--- DATASET ENTRIES Enclosed Below ---
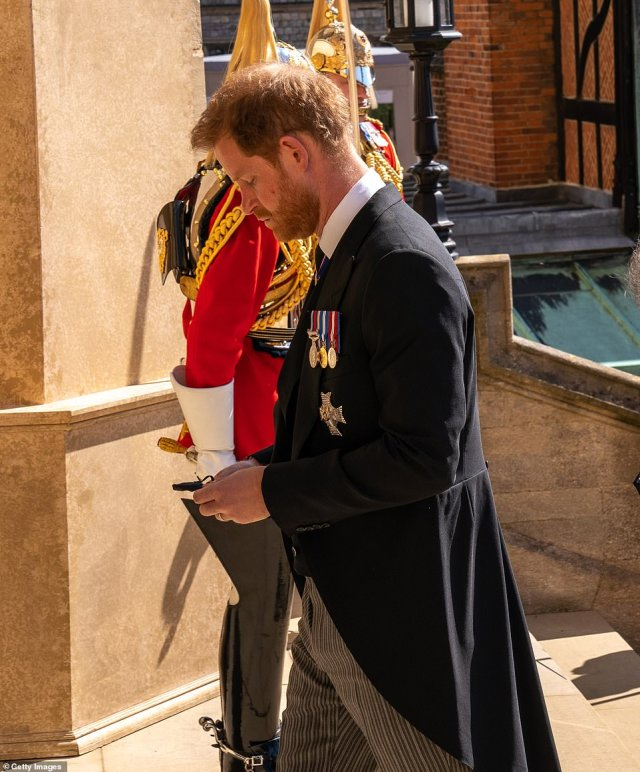 Prince Harry, Duke of Sussex holds his mask as he follows The Duke of Edinburgh's coffin into St George's Chapel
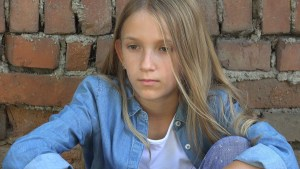 teen girl sits on the floor against a wall looking upset. She gets a DBT and joins an online DBT skills group in maryland or an online DBT skills group in Virginia or an online DBT skills group in Washington DC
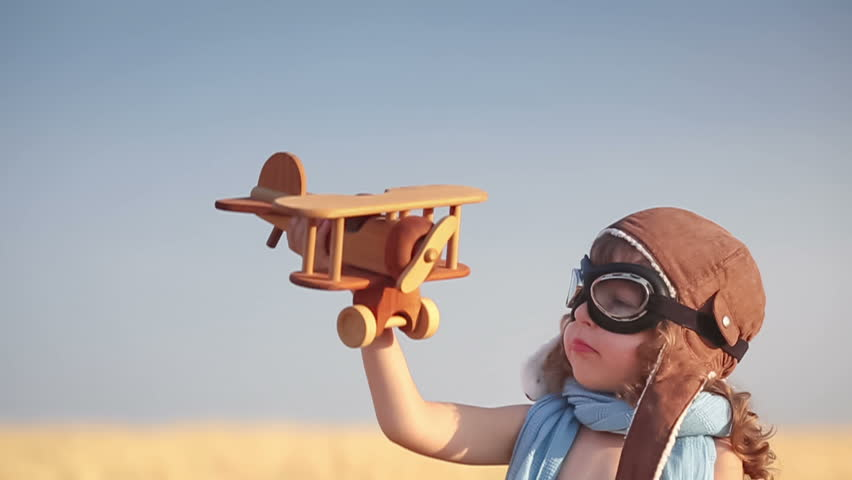 Happy kid playing with toy vintage airplane against summer blue sky background. Travel concept. Slow motion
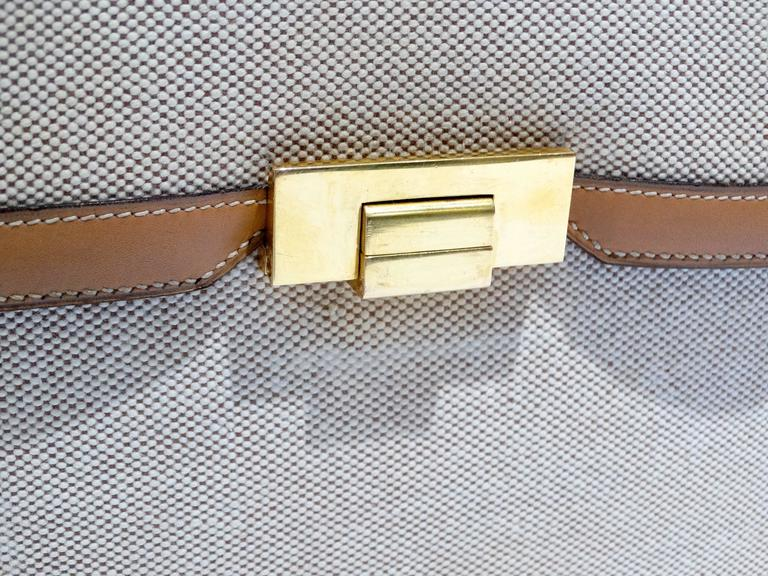 Beautiful 1960's box canvas handbag by Hermes with beige canvas linen body and tan leather trim. Bag features a single rolled leather handle and the signature Hermes flap top closure with a gold tone metal clasp to fasten. It features an accordion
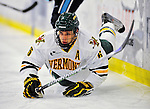 30 October 2010: University of Vermont Catamount defenseman Kyle Medvec, a Senior from Burnsville, MN, is upended during game action against the University of Maine Black Bears at Gutterson Fieldhouse in Burlington, Vermont. The Black Bears defeated the Catamounts 3-2 in sudden death overtime. Mandatory Credit: Ed Wolfstein Photo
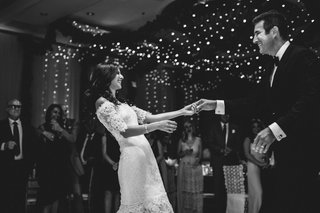 black-and-white-photo-of-bride-and-groom-first-dance-marchesa-dress-twinkle-lights-garlands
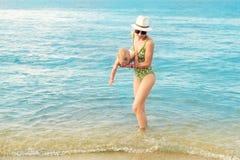 Jonge mooie kale moeder die het leuke Kaukasische duidelijke blauwe water van de peuterjongen uit dragen bij tropisch strand met  stock afbeeldingen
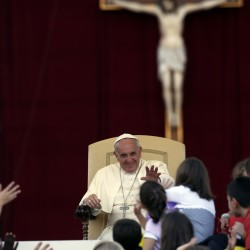 Pope Francis waves as he leads a special audience with families at the St Peter Square in Vatican October 26, 2013.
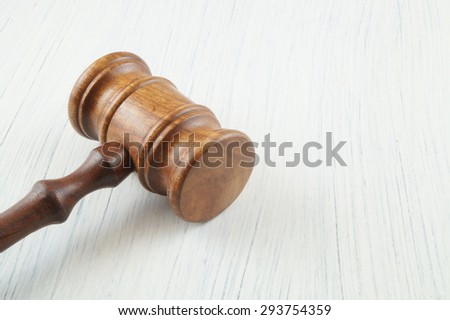 Judge's gavel on table with room for text - stock photo
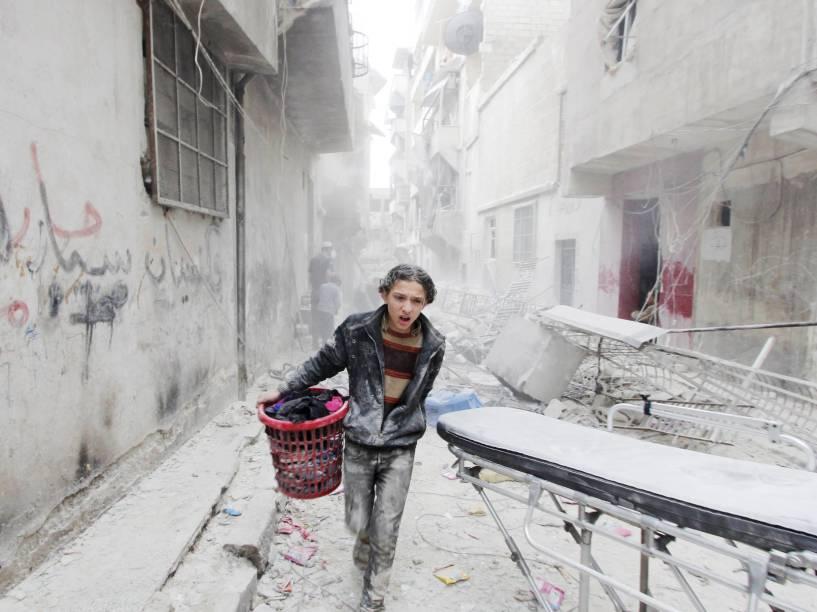 Garoto carregou seus pertences em local atingido por bomba jogada por forças leais ao presidente da Síria, Bashar al-Assad, na província de Aleppo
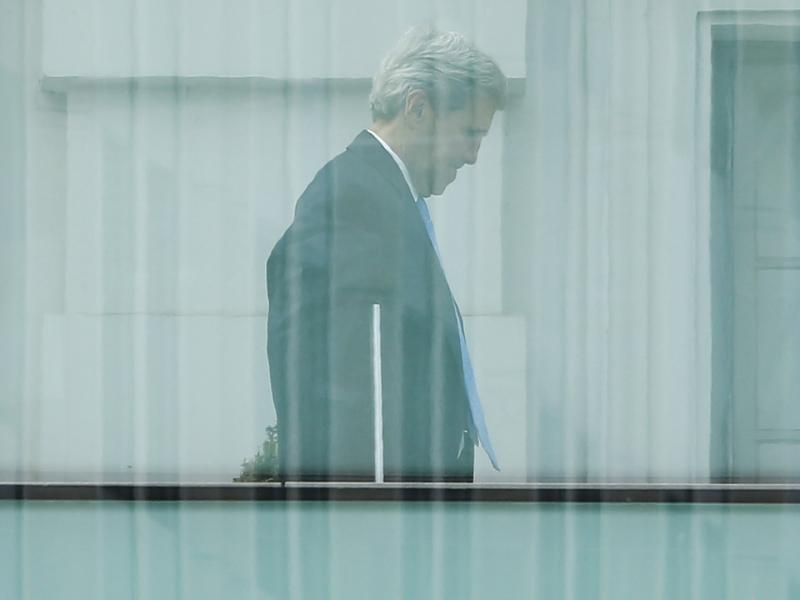 Secretary of State John Kerry walks on the terrace of Palais Coburg, the venue for nuclear talks in Vienna, on Sunday.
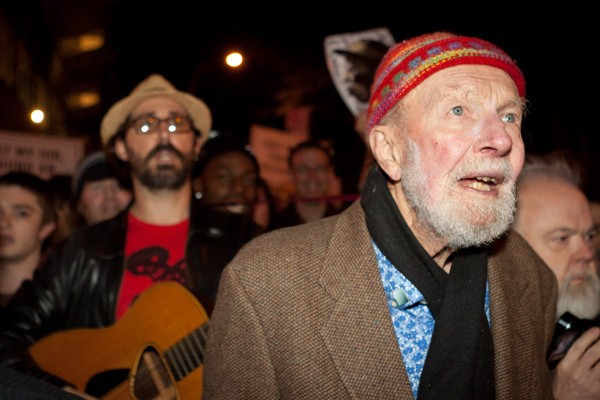 Activist musician Pete Seeger, 92, left, marches with nearly a thousand demonstrators sympathetic to the Occupy Wall Street protests for a brief acoustic concert in Columbus Circle, Friday, Oct. 21, 2011, in New York. The demonstrators marched down Broadway singing &quotThis Little Light of Mine&quot and other folk and gospel songs while ad-libbing lines about corporate greed and social justice.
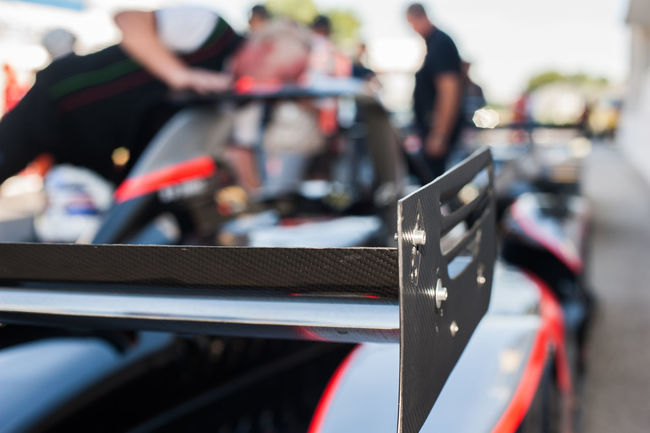 Rear spoiler detail racing car Car Close-up Focus On Foreground Race Racing Rear Spoiler Red Selective Focus Starting Line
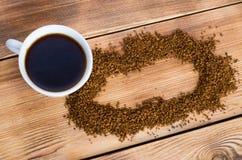 Le caf? se tient ? c?t? d'une tasse blanche remplie du caf? chaud parmi les grains de caf? dispers?s, table, vue sup?rieure, hori image libre de droits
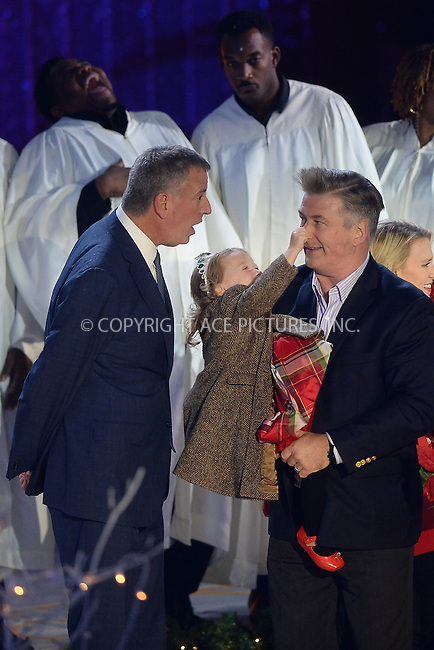 www.acepixs.com<br /> November 30, 2016  New York City<br /> <br /> Bill de Blasio, Carmen Baldwin, Alec Baldwin on stage at The Rockefeller Center Christmas Tree lighting ceremony on November 30, 2016 in New York City.<br /> <br /> <br /> Credit: Kristin Callahan/ACE Pictures<br /> <br /> <br /> Tel: 646 769 0430<br /> Email: info@acepixs.com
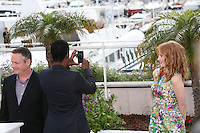 Chris Rock takes a photo of himself, Jessica Chastain looks on at the Madagascar 3: Europe's Most Wanted photocall at the 65th Cannes Film Festival. Friday 18th May 2012 in Cannes Film Festival, France.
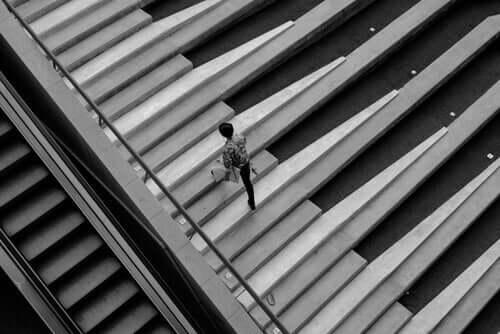 Piyano tuşları gibi görünen merdivenlerden çıkan bir kişi.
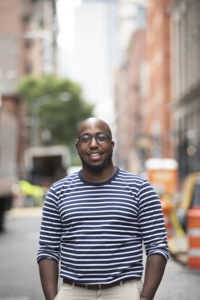 Image of Jerome Harris from the waist up in a stiped shirt, on a city street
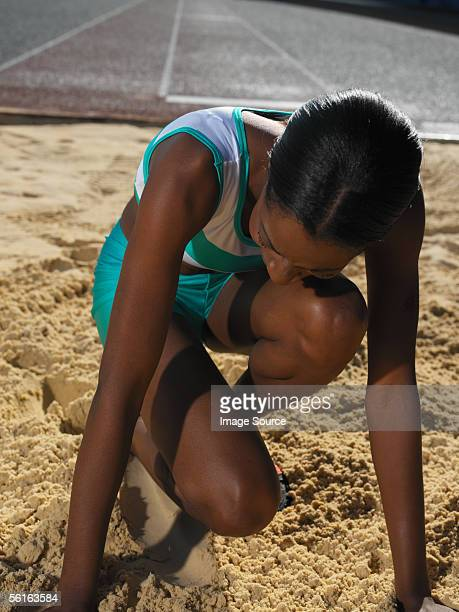 female long jumper - women's field event stock pictures, royalty-free photos & images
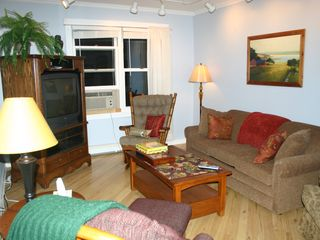 Lake Sinissippi cottage photo - Living Room w comfortable sofa sleeper/gliders, family games/Wifi/Cable tv/dvd.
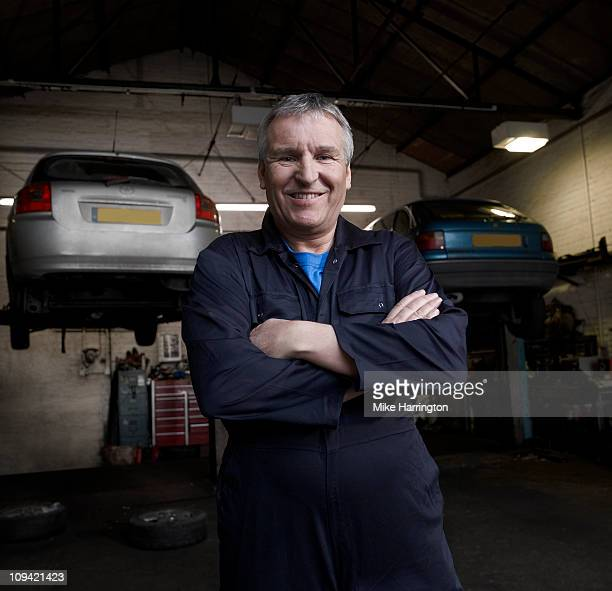 Male Car Mechanic Standing in Garage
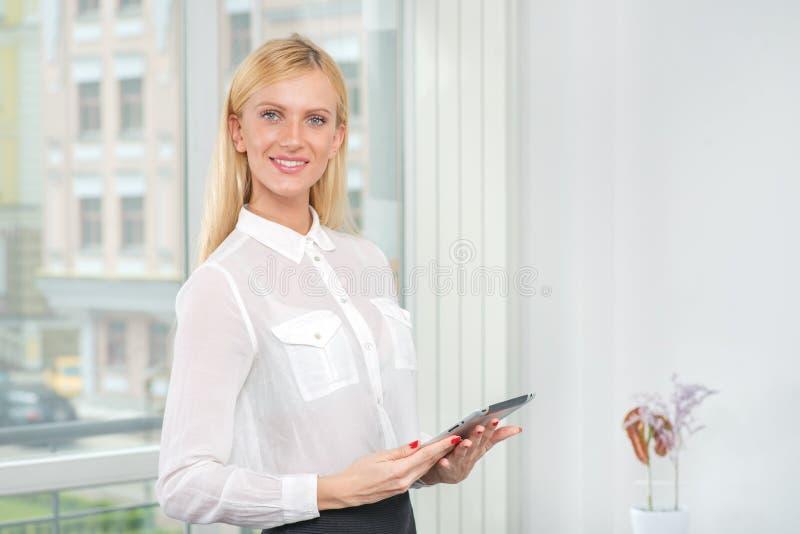 有片剂的微笑的年轻白肤金发的女实业家 图库摄影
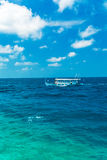 Sea landscape with a traditional Dhoni boat, Maldives. Sea landscape with a traditional Dhoni boat and the white clouds, Maldives Stock Photography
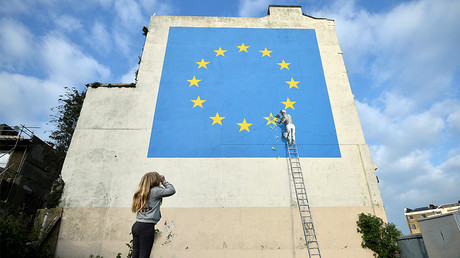 A girl looks at artwork attributed to street artist Banksy, Dover, Britain, May 7, 2017. © Hannah McKay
--- End of Enclosed DATASET ENTRIES ---
▶ [PROBLEM REQUIREMENTS]:
Every entry above needs to be retyped exactly; drop the pictures.

▶ [SOLUTION TO THIS PROBLEM]:
 Prince Harry, Duke of Sussex holds his mask as he follows The Duke of Edinburgh's coffin into St George's Chapel
 teen girl sits on the floor against a wall looking upset. She gets a DBT and joins an online DBT skills group in maryland or an online DBT skills group in Virginia or an online DBT skills group in Washington DC
 Happy kid playing with toy vintage airplane against summer blue sky background. Travel concept. Slow motion
 Beautiful 1960's box canvas handbag by Hermes with beige canvas linen body and tan leather trim. Bag features a single rolled leather handle and the signature Hermes flap top closure with a gold tone metal clasp to fasten. It features an accordion
 30 October 2010: University of Vermont Catamount defenseman Kyle Medvec, a Senior from Burnsville, MN, is upended during game action against the University of Maine Black Bears at Gutterson Fieldhouse in Burlington, Vermont. The Black Bears defeated the Catamounts 3-2 in sudden death overtime. Mandatory Credit: Ed Wolfstein Photo
 black-and-white-photo-of-bride-and-groom-first-dance-marchesa-dress-twinkle-lights-garlands
 Jonge mooie kale moeder die het leuke Kaukasische duidelijke blauwe water van de peuterjongen uit dragen bij tropisch strand met  stock afbeeldingen
 Pope Francis waves as he leads a special audience with families at the St Peter Square in Vatican October 26, 2013.
 Judge's gavel on table with room for text - stock photo
 Garoto carregou seus pertences em local atingido por bomba jogada por forças leais ao presidente da Síria, Bashar al-Assad, na província de Aleppo
 Secretary of State John Kerry walks on the terrace of Palais Coburg, the venue for nuclear talks in Vienna, on Sunday.
 Activist musician Pete Seeger, 92, left, marches with nearly a thousand demonstrators sympathetic to the Occupy Wall Street protests for a brief acoustic concert in Columbus Circle, Friday, Oct. 21, 2011, in New York. The demonstrators marched down Broadway singing &quotThis Little Light of Mine&quot and other folk and gospel songs while ad-libbing lines about corporate greed and social justice.
 Rear spoiler detail racing car Car Close-up Focus On Foreground Race Racing Rear Spoiler Red Selective Focus Starting Line
 Le caf? se tient ? c?t? d'une tasse blanche remplie du caf? chaud parmi les grains de caf? dispers?s, table, vue sup?rieure, hori image libre de droits
 www.acepixs.com<br /> November 30, 2016  New York City<br /> <br /> Bill de Blasio, Carmen Baldwin, Alec Baldwin on stage at The Rockefeller Center Christmas Tree lighting ceremony on November 30, 2016 in New York City.<br /> <br /> <br /> Credit: Kristin Callahan/ACE Pictures<br /> <br /> <br /> Tel: 646 769 0430<br /> Email: info@acepixs.com
 Chris Rock takes a photo of himself, Jessica Chastain looks on at the Madagascar 3: Europe's Most Wanted photocall at the 65th Cannes Film Festival. Friday 18th May 2012 in Cannes Film Festival, France.
 Piyano tuşları gibi görünen merdivenlerden çıkan bir kişi.
 Image of Jerome Harris from the waist up in a stiped shirt, on a city street
 female long jumper - women's field event stock pictures, royalty-free photos & images
 Lake Sinissippi cottage photo - Living Room w comfortable sofa sleeper/gliders, family games/Wifi/Cable tv/dvd.
 Male Car Mechanic Standing in Garage
 有片剂的微笑的年轻白肤金发的女实业家 图库摄影
 Sea landscape with a traditional Dhoni boat, Maldives. Sea landscape with a traditional Dhoni boat and the white clouds, Maldives Stock Photography
 A girl looks at artwork attributed to street artist Banksy, Dover, Britain, May 7, 2017. © Hannah McKay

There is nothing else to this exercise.